— STUDY TEXT —
+++++

Nonlinear analysis of human movement

In these analyses, we conducted Bayesian independent samples t-tests between the three age groups (Table 1). The final 174 right strides of each participant’s gait data were used for each analysis, unless otherwise stated. In addition, nonlinear analyses were nearly identical to the procedures outlined in our older adult database25. All results can be found in Table 1 or Fig. 6.

Table 1 Mean ± standard deviation of the young, middle, and older adults’ Hurst exponent, sample entropy, and recurrence quantification analysis (RQA) percent determinism at each kinematic measurement.
Fig. 6
figure 6

A series of gait metrics used to compare our young, middle, and older adult databases. The y-axis in the first subplot represents the relative phase between the left and right leg at the thigh, shank, and foot. The y-axis in the second and third subplot represents the nonlinear variable characterizing time series of stride lengths, stride intervals, and the range of motion at the hip, knee, and ankle. The y-axis in the fourth subplot represents the percent determinism of the thigh, shank, and foot segment angles. Age groups are colored and denoted on the x axis. Colored points and error bars represent the group mean and standard deviation, respectively. Black points are individual data, each representing a single trial.

Relative phase

Relative phase measures how coordinated two coupled oscillators are by describing whether their respective rhythms are in sync or out of sync. In healthy gait, the limbs move in a nearly perfect anti-phase rhythm (180°)37,38,39. Using the entire four minutes of overground walking (except the first five strides), the average circular relative phase of the right thigh compared to the left thigh, the right shank compared to the left shank, and the right foot compared to the left foot were calculated40,41. A multilevel Bayesian circular regression, including random participant effects, was performed for the coupled limb segments to compare the coordination between the three groups. As alluded to in the introduction, changes to human movement inevitably occur with aging. Therefore, we expected to find evidence that young, middle, and older adults would demonstrate differences in coordination, most notably between young and older adults—but this was not the case in our study (Table 1; Fig. 6).

+++++

— PROBLEM TO SOLVE —
Repeat word for word the part of the gait analysis passage starting with "Table 1 Mean ± standard" and going on through "each kinematic measurement.". The rows that follow come from a different source than the passage above.

— EXERCISE DATA —
+++++

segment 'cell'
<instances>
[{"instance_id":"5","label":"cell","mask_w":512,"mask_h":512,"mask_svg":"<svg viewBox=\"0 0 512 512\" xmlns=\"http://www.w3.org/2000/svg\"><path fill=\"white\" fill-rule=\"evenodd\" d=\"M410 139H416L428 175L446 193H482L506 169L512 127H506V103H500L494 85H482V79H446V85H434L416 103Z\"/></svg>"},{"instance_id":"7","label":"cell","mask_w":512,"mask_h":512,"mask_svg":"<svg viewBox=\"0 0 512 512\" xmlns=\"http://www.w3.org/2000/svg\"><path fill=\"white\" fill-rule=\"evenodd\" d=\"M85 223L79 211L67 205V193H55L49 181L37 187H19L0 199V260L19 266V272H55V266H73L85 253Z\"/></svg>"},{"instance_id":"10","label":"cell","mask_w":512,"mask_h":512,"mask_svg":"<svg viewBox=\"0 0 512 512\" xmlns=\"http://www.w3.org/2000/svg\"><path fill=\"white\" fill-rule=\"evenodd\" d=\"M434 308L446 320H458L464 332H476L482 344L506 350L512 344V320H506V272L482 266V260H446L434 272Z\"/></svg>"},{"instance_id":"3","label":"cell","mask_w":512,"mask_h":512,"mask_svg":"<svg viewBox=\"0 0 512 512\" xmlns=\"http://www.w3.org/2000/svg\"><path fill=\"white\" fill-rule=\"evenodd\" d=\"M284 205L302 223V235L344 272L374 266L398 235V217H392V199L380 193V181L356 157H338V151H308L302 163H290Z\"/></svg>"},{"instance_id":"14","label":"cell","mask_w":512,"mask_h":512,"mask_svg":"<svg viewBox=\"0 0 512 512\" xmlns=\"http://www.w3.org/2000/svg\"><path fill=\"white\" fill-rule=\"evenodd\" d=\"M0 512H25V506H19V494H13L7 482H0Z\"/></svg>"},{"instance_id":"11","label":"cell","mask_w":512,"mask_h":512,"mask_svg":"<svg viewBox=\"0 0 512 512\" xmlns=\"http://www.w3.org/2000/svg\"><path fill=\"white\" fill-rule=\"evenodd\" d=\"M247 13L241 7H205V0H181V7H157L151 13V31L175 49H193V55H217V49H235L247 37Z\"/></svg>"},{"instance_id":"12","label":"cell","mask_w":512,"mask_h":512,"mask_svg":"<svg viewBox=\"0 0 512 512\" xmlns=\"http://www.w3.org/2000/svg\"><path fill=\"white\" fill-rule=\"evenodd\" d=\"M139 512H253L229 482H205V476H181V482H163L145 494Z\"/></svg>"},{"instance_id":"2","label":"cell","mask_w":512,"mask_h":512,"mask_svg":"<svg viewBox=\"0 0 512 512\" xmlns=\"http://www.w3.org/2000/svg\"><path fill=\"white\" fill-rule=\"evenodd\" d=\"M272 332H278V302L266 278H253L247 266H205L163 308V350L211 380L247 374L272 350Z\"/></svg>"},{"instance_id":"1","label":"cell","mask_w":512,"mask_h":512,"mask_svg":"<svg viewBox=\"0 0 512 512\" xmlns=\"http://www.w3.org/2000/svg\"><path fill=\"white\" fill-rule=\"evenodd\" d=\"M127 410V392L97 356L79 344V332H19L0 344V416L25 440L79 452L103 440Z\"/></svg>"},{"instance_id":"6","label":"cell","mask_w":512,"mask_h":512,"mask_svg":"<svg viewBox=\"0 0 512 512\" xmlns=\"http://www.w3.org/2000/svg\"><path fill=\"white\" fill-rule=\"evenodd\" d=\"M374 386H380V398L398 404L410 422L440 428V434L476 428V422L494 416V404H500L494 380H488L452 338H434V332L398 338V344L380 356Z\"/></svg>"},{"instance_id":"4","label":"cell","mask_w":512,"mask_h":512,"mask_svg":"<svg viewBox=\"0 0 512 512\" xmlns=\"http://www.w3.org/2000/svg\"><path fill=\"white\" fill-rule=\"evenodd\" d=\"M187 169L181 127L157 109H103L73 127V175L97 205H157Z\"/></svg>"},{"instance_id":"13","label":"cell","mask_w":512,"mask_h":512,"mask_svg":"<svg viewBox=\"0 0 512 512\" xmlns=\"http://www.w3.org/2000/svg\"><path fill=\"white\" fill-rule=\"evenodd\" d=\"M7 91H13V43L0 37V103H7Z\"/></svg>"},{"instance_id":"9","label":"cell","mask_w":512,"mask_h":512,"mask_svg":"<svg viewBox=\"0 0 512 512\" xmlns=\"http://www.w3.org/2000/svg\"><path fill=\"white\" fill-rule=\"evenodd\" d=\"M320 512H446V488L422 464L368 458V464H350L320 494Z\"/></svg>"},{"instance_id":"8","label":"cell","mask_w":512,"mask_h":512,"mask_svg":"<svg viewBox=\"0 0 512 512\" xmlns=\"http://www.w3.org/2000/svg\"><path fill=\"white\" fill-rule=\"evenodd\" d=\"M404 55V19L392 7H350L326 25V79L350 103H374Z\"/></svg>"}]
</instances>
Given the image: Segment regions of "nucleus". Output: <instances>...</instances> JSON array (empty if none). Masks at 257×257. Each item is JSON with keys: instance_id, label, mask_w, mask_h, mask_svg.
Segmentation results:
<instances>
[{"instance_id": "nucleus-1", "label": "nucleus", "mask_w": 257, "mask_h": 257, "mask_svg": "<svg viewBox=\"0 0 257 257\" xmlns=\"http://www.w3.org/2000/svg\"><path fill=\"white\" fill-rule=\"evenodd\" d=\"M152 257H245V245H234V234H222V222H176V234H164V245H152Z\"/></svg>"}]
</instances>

+++++

— OUTPUT BELOW —
Table 1 Mean ± standard deviation of the young, middle, and older adults’ Hurst exponent, sample entropy, and recurrence quantification analysis (RQA) percent determinism at each kinematic measurement.